#### PROVIDED TEXT ####

# Coaching question: Power Test...How often!?



## rydbyk (Feb 17, 2010)

Coaches (or those being coached),

It is common for the coach to set your FTP using a 20 minute power test at the beginning of the season or as one is leaving base training.

Lets say your race season is from March to July and you were first tested by your coach in November (about 5 months ago).

How frequently should one be tested in order to ADJUST training FTP wattage numbers to see what your workout intensity should look like?

Are we supposed to just use the same FTP number all season and not test again?

I am still using my original FTP numbers from 5 months ago when I was tested and had no power in the legs. I am pretty sure I have gotten stronger/faster.

Thoughts?

Thanks in advance.


----------



## Carverbiker (Mar 6, 2013)

Not a coach, but being coached

My program starts out with the same numbers as last tested. Probably high but since doing lots of low intensity work not that big of a deal. I am tested in Base 3 (friel based) during recovery week (2 on/1off) and again during the second round of Base 3 so for me three weeks apart. I don't typcally see much change but some as I get used to higher intensity work. The next test is after the final week of the build phase during recovery week. I only have one build but I would think you would want to test after each build if you have more.

So yes I think it would be time to test if you have not tested in 5 months. Just make sure you are rested.


----------



## iliveonnitro (Feb 19, 2006)

It depends (great answer, huh?). If the person is a new rider, I will test them monthly because their gains are usually more rapid in the beginning. More experienced riders are usually every 6-8 weeks, depending on where they are in their plan. 

More importantly, I test their ability on the next training phase. For example, testing VO2 before/during/after VO2max phase, anaerobic before/during/after anaerobic, etc. I do not have much use for a rider's FTP when they are 4 weeks from their A-race and I am prescribing sprint workouts.


----------



## Alex_Simmons/RST (Jan 12, 2008)

rydbyk said:


> Coaches (or those being coached),
> 
> It is common for the coach to set your FTP using a 20 minute power test at the beginning of the season or as one is leaving base training.
> 
> ...


Tests are not the only means by which one can estimate FTP. For example, one can determine FTP if they are doing regular longer interval work, or do races suitable to test such capability.

Tests should be specific to the goals and needs of the athlete.

But as a rule of thumb, as _iliveonnitro _says, more frequently with a new athlete/client, and less so as the coach gets to know an athlete better, and knows when specific testing is desirable/needed. How frequently though is a matter of various things, and the actual event calendar is a factor in that.

If you are unsure, then a schedule of every 6-8 weeks is a reasonable place to start. Keep in mind that a test result is just one data point and it needs to be considered in context of recent performances. Tests results shouldn't really be a big surprise. If they are, then make sure it's a repeatable surprise.

#### EXTRACTED INFORMATION ####

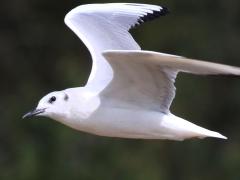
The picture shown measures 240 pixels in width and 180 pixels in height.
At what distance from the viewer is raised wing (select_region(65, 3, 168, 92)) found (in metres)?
9.09

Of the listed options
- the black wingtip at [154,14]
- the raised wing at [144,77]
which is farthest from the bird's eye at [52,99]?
the black wingtip at [154,14]

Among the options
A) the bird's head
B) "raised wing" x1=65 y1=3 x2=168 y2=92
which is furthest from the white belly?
"raised wing" x1=65 y1=3 x2=168 y2=92

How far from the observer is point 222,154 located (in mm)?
14047

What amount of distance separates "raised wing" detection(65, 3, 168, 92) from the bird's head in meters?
0.54

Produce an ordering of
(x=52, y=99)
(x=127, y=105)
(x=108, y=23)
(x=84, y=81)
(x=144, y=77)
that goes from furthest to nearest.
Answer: (x=84, y=81), (x=108, y=23), (x=52, y=99), (x=127, y=105), (x=144, y=77)

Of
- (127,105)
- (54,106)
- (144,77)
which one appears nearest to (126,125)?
(127,105)

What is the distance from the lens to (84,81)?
13.5 metres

####

» **TASK**
In the forum thread on power testing, how often does iliveonnitro usually test more experienced riders?

» **SOLUTION FOR THIS EXERCISE**
Usually every 6-8 weeks, depending on where they are in their plan.